======== Provided text

8. Governance at Deployment Time

When an agent is deployed, the platform checks: - Capability level is within the org's permitted range - Tool access does not exceed what the deploying user is permitted to grant - Skill definitions do not reference data the deploying user cannot access - Delegation depth is within the workspace limit - No circular delegation chains - Required fields are populated

The deploying user cannot grant an agent permissions they do not themselves have.


9. Usage and Monitoring

The Deployed tab shows per agent: - Total interactions (last 7 / 30 / 90 days) - Active users - Most common request types - Skill usage breakdown (which skills are invoked most, which are never used) - Cost usage vs. budget - Error rate (failed steps, failed delegations, failed skill invocations) - Any active alerts from Monitor Agent

The skill usage breakdown is new — it tells the agent author whether their defined skills are actually being used, and which ones are most valuable. Unused skills are candidates for removal; heavily used skills are candidates for refinement or promotion to platform level.


10. Open Questions

Chat Agent

  • Should the Chat Agent proactively suggest delegation to a specialist agent when it detects a more appropriate handler? An opt-in "suggest specialist agents" setting may be the right balance between helpful and intrusive.
  • Should the Chat Agent expose skills? Its general-purpose nature argues against fixed skills — it would essentially be duplicating the capabilities of specialist agents. But user-defined skills on the Chat Agent (personal shortcuts for operations the user does frequently) could be valuable.

Agent Studio

  • The canvas-based interface is a significant UI build. Is a simpler form-based interface sufficient for an initial release, with the visual graph deferred to a later phase?
  • The skills palette in the chat interface (contextually surfacing relevant skills when a document is attached, etc.) requires the UI to understand input types. How is this inference handled?
  • Natural language orchestration logic in coordinator mode — does the platform attempt to validate that the orchestration prompt maps to valid delegation patterns, or is this left to the user?
  • Template sharing and the marketplace model: the governance around what gets into the platform template catalogue needs defining.

Skills

  • Should skills have their own cost model? A skill invocation is a lighter-weight LLM call than a full agent interaction. Should it be billed differently?
  • Platform skill updates and version pinning: what is the notification mechanism for workspace admins when a platform skill changes?
  • Can a coordinator agent define skills at runtime — generating a skill invocation schema on the fly based on the task — or are skills always pre-defined? Runtime skill generation would be powerful but introduces unpredictability.
  • Should org skills be shareable between workspaces (like templates) or strictly private to the org that defined them?

Previous document version: 0.1. Skills model added in version 0.2.

================

— Exercise requirements —
A) Answer each question below using the agent platform document.
(i) What limit must the delegation depth be within when an agent is deployed?
(ii) Which three kinds of failure does the error rate on the Deployed tab cover?
(iii) In which version was the skills model added?
B) Rewrite everything from "The Deployed tab" down to "helpful and intrusive." in the agent platform document, changing "Chat Agent" to "General Agent".

======== Dataset

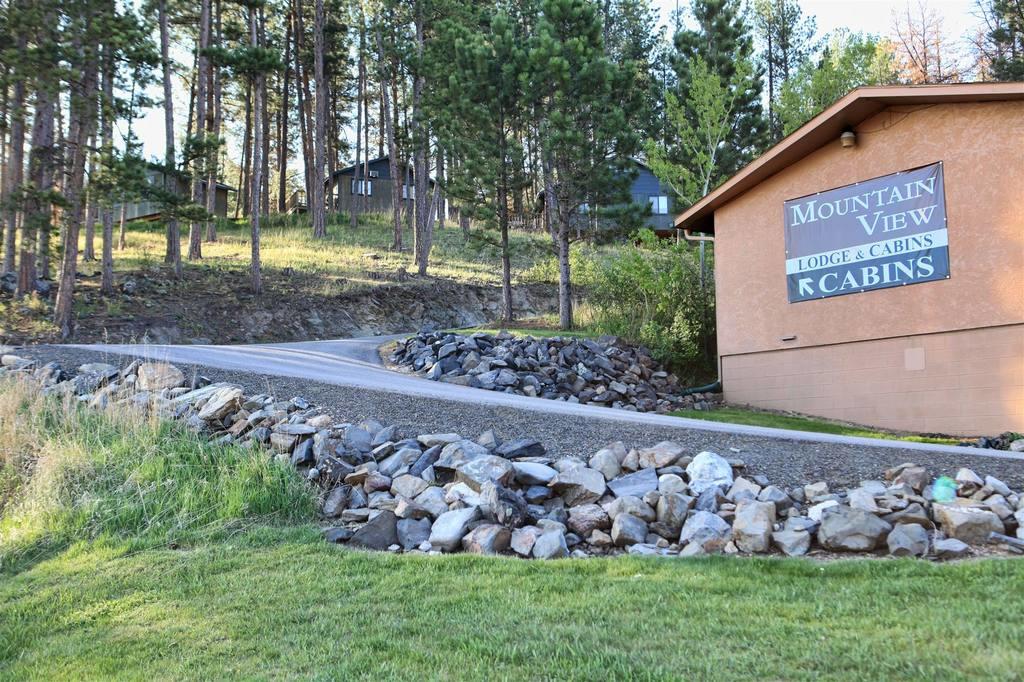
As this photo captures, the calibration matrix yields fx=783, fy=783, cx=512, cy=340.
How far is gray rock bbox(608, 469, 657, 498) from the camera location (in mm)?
5984

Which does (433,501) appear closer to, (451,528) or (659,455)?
(451,528)

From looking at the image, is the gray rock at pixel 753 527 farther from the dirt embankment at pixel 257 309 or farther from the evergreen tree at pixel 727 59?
the evergreen tree at pixel 727 59

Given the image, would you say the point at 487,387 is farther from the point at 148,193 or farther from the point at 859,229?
the point at 148,193

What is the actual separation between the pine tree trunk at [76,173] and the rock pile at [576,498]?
955 cm

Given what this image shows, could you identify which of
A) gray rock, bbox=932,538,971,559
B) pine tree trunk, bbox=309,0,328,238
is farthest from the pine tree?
pine tree trunk, bbox=309,0,328,238

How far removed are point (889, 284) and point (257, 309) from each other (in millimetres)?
15662

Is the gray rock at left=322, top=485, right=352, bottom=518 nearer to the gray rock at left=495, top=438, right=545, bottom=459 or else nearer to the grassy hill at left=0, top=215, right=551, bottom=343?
the gray rock at left=495, top=438, right=545, bottom=459

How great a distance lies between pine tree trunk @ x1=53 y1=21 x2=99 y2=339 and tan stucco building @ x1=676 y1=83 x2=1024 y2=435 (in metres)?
12.4

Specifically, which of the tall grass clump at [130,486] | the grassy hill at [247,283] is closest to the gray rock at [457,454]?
the tall grass clump at [130,486]

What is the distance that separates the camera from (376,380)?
10703 mm

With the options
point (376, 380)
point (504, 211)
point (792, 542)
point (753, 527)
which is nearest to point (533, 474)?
point (753, 527)

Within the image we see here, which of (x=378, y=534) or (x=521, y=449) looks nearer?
(x=378, y=534)

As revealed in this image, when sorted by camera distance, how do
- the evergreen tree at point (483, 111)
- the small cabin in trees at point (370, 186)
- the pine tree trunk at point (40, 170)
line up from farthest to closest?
the small cabin in trees at point (370, 186) → the evergreen tree at point (483, 111) → the pine tree trunk at point (40, 170)

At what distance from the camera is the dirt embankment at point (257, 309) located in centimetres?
1759
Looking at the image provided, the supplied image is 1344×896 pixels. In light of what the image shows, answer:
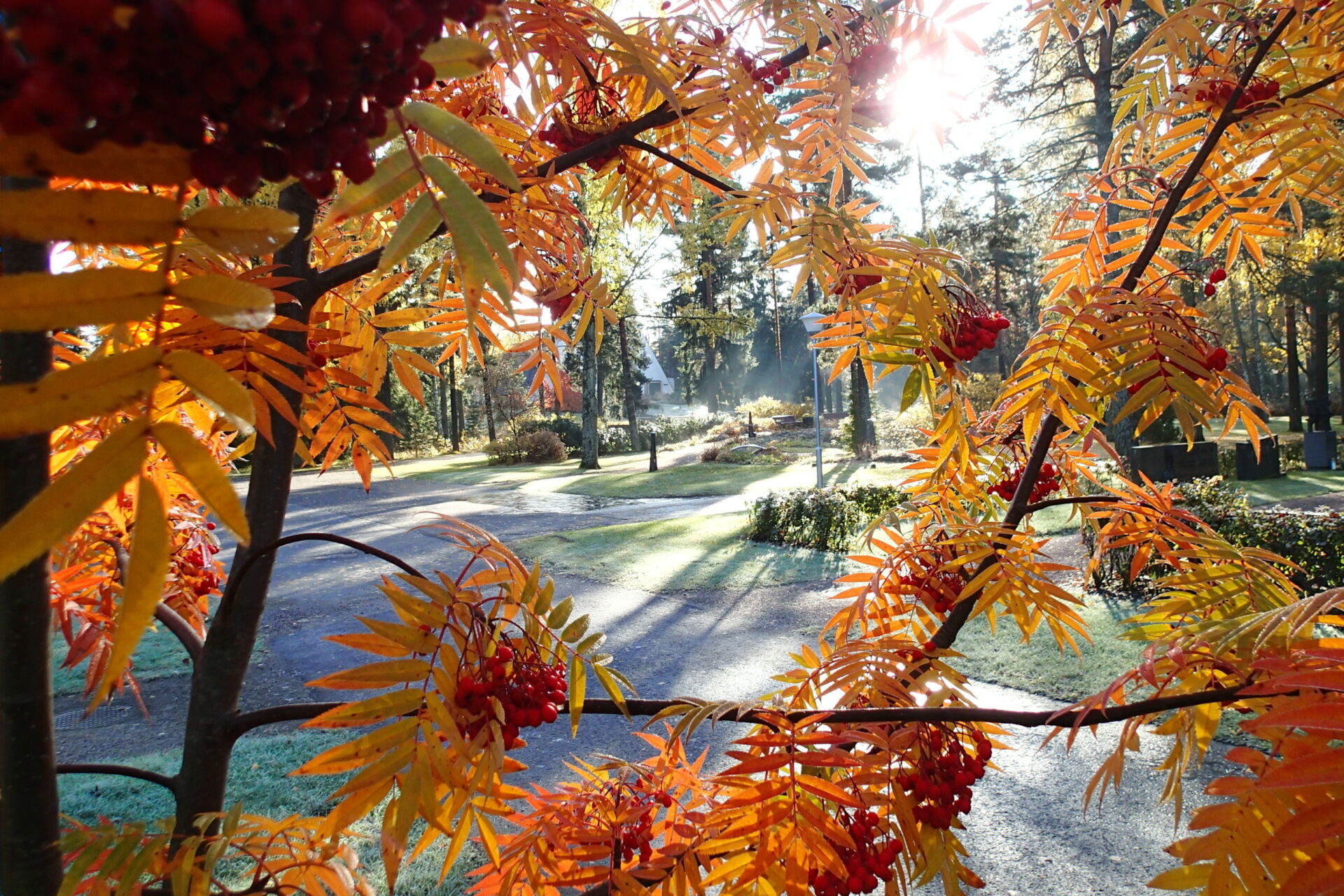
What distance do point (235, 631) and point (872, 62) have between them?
5.87 feet

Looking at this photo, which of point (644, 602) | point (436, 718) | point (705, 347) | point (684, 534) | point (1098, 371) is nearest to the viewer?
point (436, 718)

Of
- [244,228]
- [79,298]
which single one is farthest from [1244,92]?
[79,298]

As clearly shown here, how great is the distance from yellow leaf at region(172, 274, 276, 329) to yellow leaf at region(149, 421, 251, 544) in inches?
3.2

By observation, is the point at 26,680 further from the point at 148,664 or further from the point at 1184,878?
the point at 148,664

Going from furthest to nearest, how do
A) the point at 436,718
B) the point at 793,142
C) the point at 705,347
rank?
the point at 705,347 < the point at 793,142 < the point at 436,718

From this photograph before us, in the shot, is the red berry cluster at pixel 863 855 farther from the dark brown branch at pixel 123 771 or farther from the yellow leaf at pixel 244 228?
the yellow leaf at pixel 244 228

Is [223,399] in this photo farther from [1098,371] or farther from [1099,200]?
[1099,200]

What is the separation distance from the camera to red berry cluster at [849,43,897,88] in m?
1.77

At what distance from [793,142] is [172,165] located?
1611 millimetres

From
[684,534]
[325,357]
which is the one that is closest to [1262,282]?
[684,534]

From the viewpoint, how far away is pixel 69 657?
6.22ft

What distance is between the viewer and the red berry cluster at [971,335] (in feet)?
5.63

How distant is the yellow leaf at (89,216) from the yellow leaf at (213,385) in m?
0.08

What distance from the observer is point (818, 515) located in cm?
1145
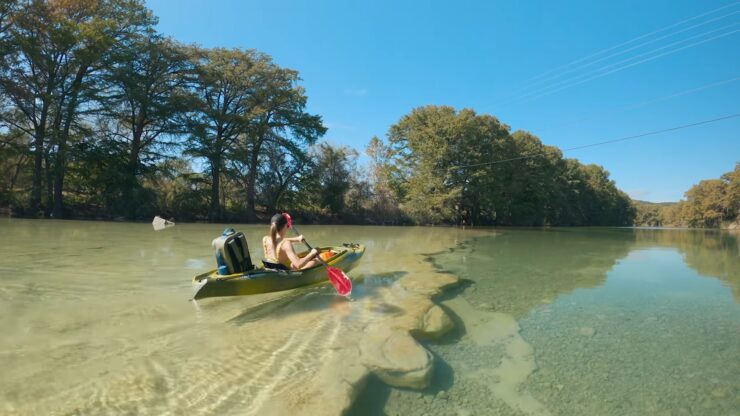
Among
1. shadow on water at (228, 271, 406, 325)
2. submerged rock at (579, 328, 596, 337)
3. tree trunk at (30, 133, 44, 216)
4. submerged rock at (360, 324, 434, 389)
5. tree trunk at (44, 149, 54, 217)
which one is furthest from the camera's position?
tree trunk at (44, 149, 54, 217)

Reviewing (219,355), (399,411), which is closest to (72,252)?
(219,355)

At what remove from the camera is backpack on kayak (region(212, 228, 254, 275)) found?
6.34 m

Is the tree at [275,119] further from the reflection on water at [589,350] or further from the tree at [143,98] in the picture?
the reflection on water at [589,350]

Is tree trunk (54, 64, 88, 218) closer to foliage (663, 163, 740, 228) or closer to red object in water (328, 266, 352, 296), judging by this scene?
red object in water (328, 266, 352, 296)

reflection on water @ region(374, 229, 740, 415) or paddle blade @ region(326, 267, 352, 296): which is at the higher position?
paddle blade @ region(326, 267, 352, 296)

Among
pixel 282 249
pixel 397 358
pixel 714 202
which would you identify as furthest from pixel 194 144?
pixel 714 202

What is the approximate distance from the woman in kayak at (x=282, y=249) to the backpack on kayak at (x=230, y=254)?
0.46 meters

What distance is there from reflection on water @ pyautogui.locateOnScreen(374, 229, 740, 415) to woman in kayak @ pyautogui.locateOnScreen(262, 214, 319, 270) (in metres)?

================

— Solutions in order —
A)
(i) The workspace limit.
(ii) Failed steps, failed delegations and failed skill invocations.
(iii) Version 0.2.

B)
The Deployed tab shows per agent: - Total interactions (last 7 / 30 / 90 days) - Active users - Most common request types - Skill usage breakdown (which skills are invoked most, which are never used) - Cost usage vs. budget - Error rate (failed steps, failed delegations, failed skill invocations) - Any active alerts from Monitor Agent

The skill usage breakdown is new — it tells the agent author whether their defined skills are actually being used, and which ones are most valuable. Unused skills are candidates for removal; heavily used skills are candidates for refinement or promotion to platform level.


10. Open Questions

General Agent

  • Should the General Agent proactively suggest delegation to a specialist agent when it detects a more appropriate handler? An opt-in "suggest specialist agents" setting may be the right balance between helpful and intrusive.